Being Referred to as "Illegal" Traumatized Me and My Family For Years

Sylvia Banderas
Sylvia Banderas

I grew up in Los Angeles blissfully unaware of my undocumented status until I was around 8 years old. I should have known sooner — all the signs were there. The way my dad never made eye contact with anyone that did not look like him, afraid that his golden-brown skin and broken English would betray him too quickly. The uneasy way he seemed to always be hyperaware of our surroundings anytime we left our house. Los Tigres Del Norte songs he sang regularly compared living in the United States to being a bird locked in a golden cage. A cage made of gold doesn't make it any less of a prison, he would say.

To make a living we sold burritos at car washes, turning the back of his pickup truck into a makeshift storefront. I remember that if he heard a distant siren, he would pack us up so fast and find a way to take the backstreets home in a flash. He was always ready to run. "What are we running from?" I would ask him. "La Migra'' he would say. "ICE." But I was still just a kid. I didn't know what he meant. I did not know that my father was "illegal." I did not know I was "illegal." You see, most of my community lived in our very own version of "don't ask, don't tell" (the documentation status edition). As Mexicans, our relationship with the United States is a complicated one. There are too many gaps to fill left by traditional American history education as it relates to immigration for me to try to cover here, but it's worth noting that Mexicans lived in the United States since before there was the United States. We grew up understanding that for many of us with mixed-status families, the border crossed us. The sting of being treated as a foreigner in our ancestral lands and the irony of our "illegality" was a ruminating thought for my father, especially when he drank.

Without diving into a history lesson, I will say that many do not have the full context and therefore don't have a true understanding of the origins of "illegal immigration." Prior to the late 19th century, it was impossible to immigrate "illegally" to the United States. That changed due to one of the most racist laws ever passed: the 1924 Act, which made it impossible to be naturalized unless you were "free and white." Asians, Blacks, and Native Mexican peoples were all not considered "white" and so were not able to become naturalized citizens. Most notably, the law introduced number caps that gave preference to European immigrants. Yes, this was an overtly racist law and universally considered a stain on our history. Today, the consequences of this racist law remain and so does the racist ideology of who is classified as a preferred immigrant and therefore has access to American citizenship. This context matters because, without it, the narrative paints Mexican immigrants in a different light and allows for narratives like the "great replacement theory" to take root, when in reality, as natives to these lands, the question should be who replaced whom?
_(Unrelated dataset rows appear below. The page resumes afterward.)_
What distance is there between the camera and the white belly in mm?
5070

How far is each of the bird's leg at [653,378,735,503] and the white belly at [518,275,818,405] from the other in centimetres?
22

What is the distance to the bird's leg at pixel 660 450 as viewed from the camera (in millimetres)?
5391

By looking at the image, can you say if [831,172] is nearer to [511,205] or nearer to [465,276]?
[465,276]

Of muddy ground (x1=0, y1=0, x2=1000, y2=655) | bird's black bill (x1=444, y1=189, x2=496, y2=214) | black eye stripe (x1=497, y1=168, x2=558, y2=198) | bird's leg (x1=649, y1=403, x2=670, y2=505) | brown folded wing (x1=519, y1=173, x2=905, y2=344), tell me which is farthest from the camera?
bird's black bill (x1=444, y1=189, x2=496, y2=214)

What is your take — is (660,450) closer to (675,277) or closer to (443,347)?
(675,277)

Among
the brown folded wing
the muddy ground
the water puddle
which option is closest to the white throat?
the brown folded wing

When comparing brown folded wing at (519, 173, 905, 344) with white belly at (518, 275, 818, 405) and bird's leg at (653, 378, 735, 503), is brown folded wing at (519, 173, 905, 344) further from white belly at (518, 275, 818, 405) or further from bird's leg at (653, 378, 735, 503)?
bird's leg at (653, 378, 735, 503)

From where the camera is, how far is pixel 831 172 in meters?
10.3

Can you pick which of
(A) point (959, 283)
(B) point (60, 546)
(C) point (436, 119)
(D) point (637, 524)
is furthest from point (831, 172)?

Coming of age undocumented did not feel so different most of the time. As a small child, I liked cheeseburgers and pizza, played Nintendo, and watched "Muppet Babies." I was an exceptional student. I loved school and my teachers; I felt safest at school when I was with them. Then one day, a law proposed by anti-immigrant organizations in California passed. It was referred to as Proposition 187. It was then that I understood the consequences of my "illegality." That law meant I could no longer attend school because doing so was no longer possible, and my teachers, if they suspected something based on my appearance, could report my "status" to the state and have me and my family deported. The school was no longer my safe heaven and a paper with an eight-digit number meant more than my humanity to my society.

This derisive language was meant to dehumanize and criminalize us. That was always the point because as "illegals'' we were no longer children.

"Ni de Aqui, ni de alla," I am not from here and I am no longer from there. I don't belong in this society, and there is no place for me. That was the message. This derisive language was meant to dehumanize and criminalize us. That was always the point because as "illegals'' we were no longer children. As criminals, we became unworthy of the human dignity that is our birthright, and therefore our lives as we knew it did not matter. This tactic is nothing new in the racist playbook. It's a classic "othering" and disassociation of our humanity, so that it is justifiable when you put us in cages, separate us from our families, and rip us from our mother's breast. Under this classification, we are not children, we are not human; we are simply "illegals" and, under an unjust law, we are now forced to pay consequences as criminals.

The more thoughtful "undocumented" is preferable to "illegal" because after all, no human being is "illegal."

That is what is in the power of this word. A world of pain in one word. A system of marginalization in one word. How often we tend to take this word for granted when speaking of a human being. If you take anything from my story it's that words have power. Words have the power to inflame and create hate. Words can help justify inhumane laws and ideologies. Americans that see themselves as descendants of immigrants should remind themselves where they came from and think through the greatness of where we can all go together united in our shared immigrant experience, which is ultimately the American experience. When people ask me why I do equity and inclusion work, I know it's because I carry a wound so deep caused by the carelessness of a word leveraged to hurt people like me. The more thoughtful "undocumented" is preferable to "illegal" because after all, no human being is "illegal." Our humanity entitles all of us to be worthy of recognition and respect.